## Excerpt to read:
The Everything Travel Company
Before the world shut down, Airbnb was on a mission to become more than just a place to book a room. Flush with cash and ambition, it was rapidly expanding into a full-service travel empire. The company was aggressively pushing into new verticals like
boutique hotels, luxury properties, transportation, and even in-house media production with Airbnb Studios. The strategy was clear: capture every part of a traveler's wallet. This expansion was central to its identity and its much-anticipated IPO. The internal culture was geared towards growth and diversification, moving far beyond its humble roots of renting out air mattresses.
When the World Stopped Traveling
The COVID-19 pandemic hit the travel industry like a torpedo. For Airbnb, the impact was catastrophic and immediate. In the spring of 2020, CEO Brian Chesky watched as a decade's worth of growth disappeared. Bookings plummeted by 80% in eight weeks, and the company was hemorrhaging cash. With global travel at a standstill, the company's grand ambitions suddenly seemed irrelevant. Its planned IPO was dead in the water, and survival became the only priority. The crisis exposed the vulnerability of its sprawling, high-cost operation. Chesky described it as feeling like a captain whose ship was hit by a torpedo.

## Check your understanding:
- A) According to the Airbnb passage, how much did bookings fall, and over what span of time?
- B) List every new vertical that the Airbnb passage says the company was pushing into before the pandemic.

## Information shown:
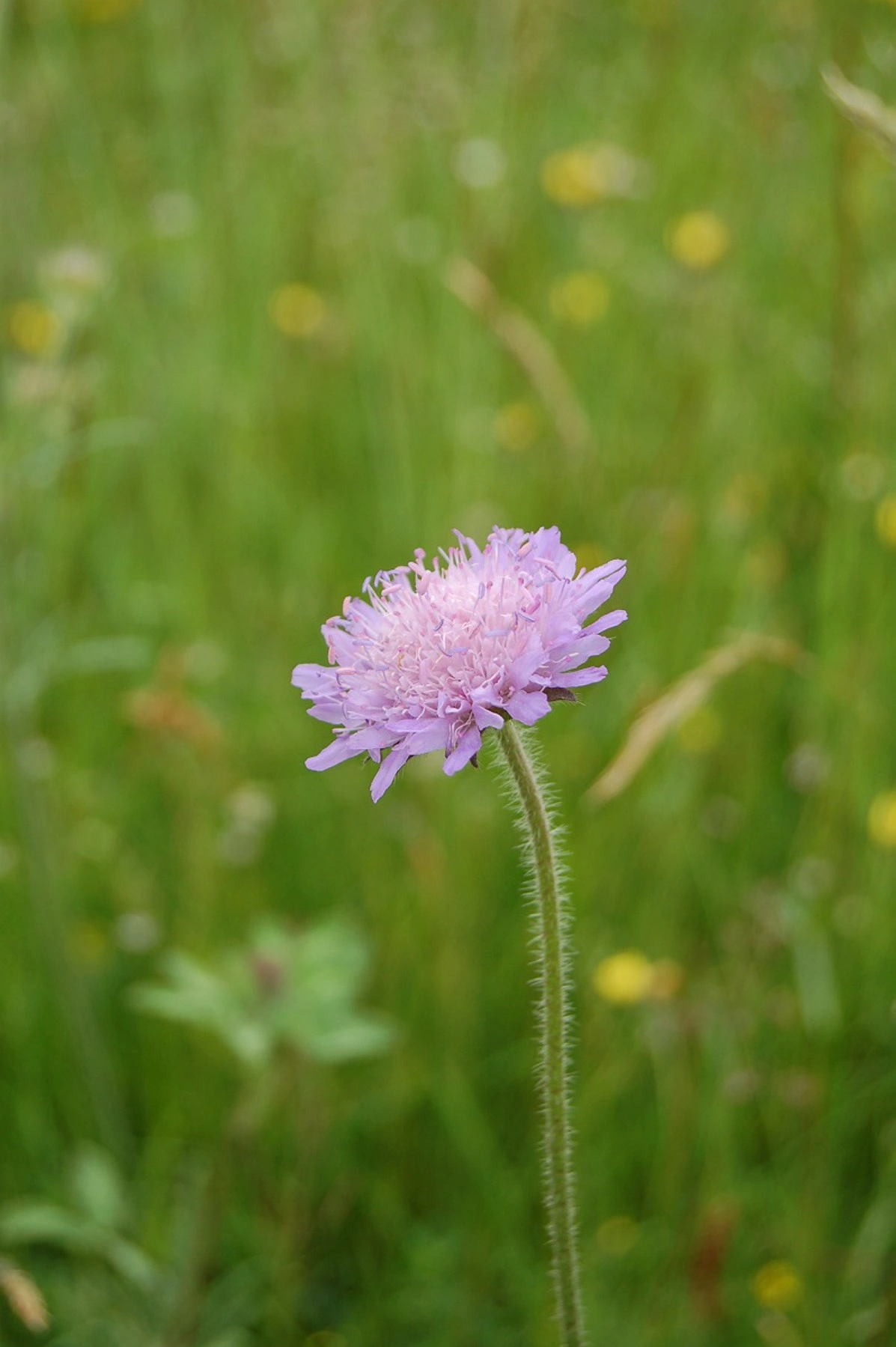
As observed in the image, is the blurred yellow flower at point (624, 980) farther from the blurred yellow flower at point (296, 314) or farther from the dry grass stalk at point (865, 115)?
the blurred yellow flower at point (296, 314)

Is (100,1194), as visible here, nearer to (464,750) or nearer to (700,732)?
(464,750)

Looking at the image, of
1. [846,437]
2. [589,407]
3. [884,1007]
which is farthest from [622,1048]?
[589,407]

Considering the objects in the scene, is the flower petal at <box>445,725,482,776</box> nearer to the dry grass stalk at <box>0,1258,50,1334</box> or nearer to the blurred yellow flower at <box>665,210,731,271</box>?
the dry grass stalk at <box>0,1258,50,1334</box>

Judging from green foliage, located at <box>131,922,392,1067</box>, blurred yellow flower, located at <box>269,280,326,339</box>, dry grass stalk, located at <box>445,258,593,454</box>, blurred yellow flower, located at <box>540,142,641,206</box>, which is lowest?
green foliage, located at <box>131,922,392,1067</box>

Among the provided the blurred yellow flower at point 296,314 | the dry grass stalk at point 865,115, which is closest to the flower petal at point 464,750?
the dry grass stalk at point 865,115

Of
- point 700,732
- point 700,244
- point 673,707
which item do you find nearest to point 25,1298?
point 673,707

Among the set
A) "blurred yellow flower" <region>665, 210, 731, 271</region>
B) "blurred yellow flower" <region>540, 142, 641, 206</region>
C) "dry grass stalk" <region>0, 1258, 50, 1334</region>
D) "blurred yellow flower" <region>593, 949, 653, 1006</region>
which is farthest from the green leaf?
"blurred yellow flower" <region>540, 142, 641, 206</region>

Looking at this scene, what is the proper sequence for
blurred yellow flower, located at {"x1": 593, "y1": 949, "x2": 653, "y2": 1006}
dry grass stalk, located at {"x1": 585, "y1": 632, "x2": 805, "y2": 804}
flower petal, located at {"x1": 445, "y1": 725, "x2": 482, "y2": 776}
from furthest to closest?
blurred yellow flower, located at {"x1": 593, "y1": 949, "x2": 653, "y2": 1006} < dry grass stalk, located at {"x1": 585, "y1": 632, "x2": 805, "y2": 804} < flower petal, located at {"x1": 445, "y1": 725, "x2": 482, "y2": 776}
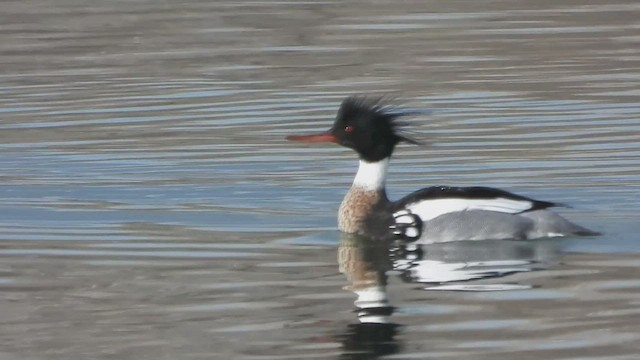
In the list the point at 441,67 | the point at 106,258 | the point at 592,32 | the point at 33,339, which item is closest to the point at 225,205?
the point at 106,258

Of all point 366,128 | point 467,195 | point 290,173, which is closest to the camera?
point 467,195

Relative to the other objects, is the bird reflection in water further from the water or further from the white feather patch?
the white feather patch

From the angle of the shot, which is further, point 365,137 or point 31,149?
point 31,149

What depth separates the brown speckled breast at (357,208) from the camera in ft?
42.4

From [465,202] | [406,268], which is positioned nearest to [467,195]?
[465,202]

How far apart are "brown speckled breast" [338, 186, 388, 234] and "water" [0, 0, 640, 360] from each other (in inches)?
5.7

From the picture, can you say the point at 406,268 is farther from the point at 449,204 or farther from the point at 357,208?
the point at 357,208

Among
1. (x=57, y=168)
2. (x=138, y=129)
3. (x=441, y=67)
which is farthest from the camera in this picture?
(x=441, y=67)

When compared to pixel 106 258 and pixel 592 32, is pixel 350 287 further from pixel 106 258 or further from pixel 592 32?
pixel 592 32

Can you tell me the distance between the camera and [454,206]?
1249 cm

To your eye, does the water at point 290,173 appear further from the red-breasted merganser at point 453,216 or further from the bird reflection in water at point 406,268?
the red-breasted merganser at point 453,216

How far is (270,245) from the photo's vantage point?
12.3m

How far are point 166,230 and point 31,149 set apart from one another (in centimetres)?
383

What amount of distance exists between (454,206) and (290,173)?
9.54ft
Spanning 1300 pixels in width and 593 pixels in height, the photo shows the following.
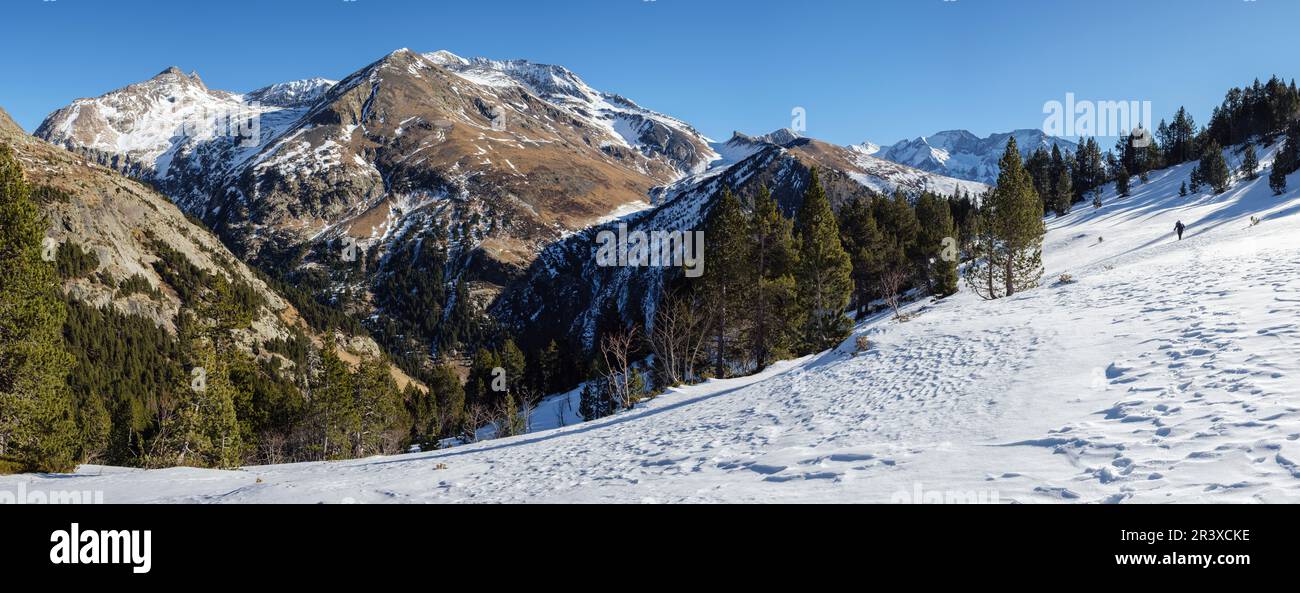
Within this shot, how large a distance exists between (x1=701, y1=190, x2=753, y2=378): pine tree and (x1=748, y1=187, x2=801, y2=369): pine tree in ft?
3.12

## Task results:
- A) Bookings fell by 80% in eight weeks.

- B) Boutique hotels, luxury properties, transportation, and in-house media production with Airbnb Studios.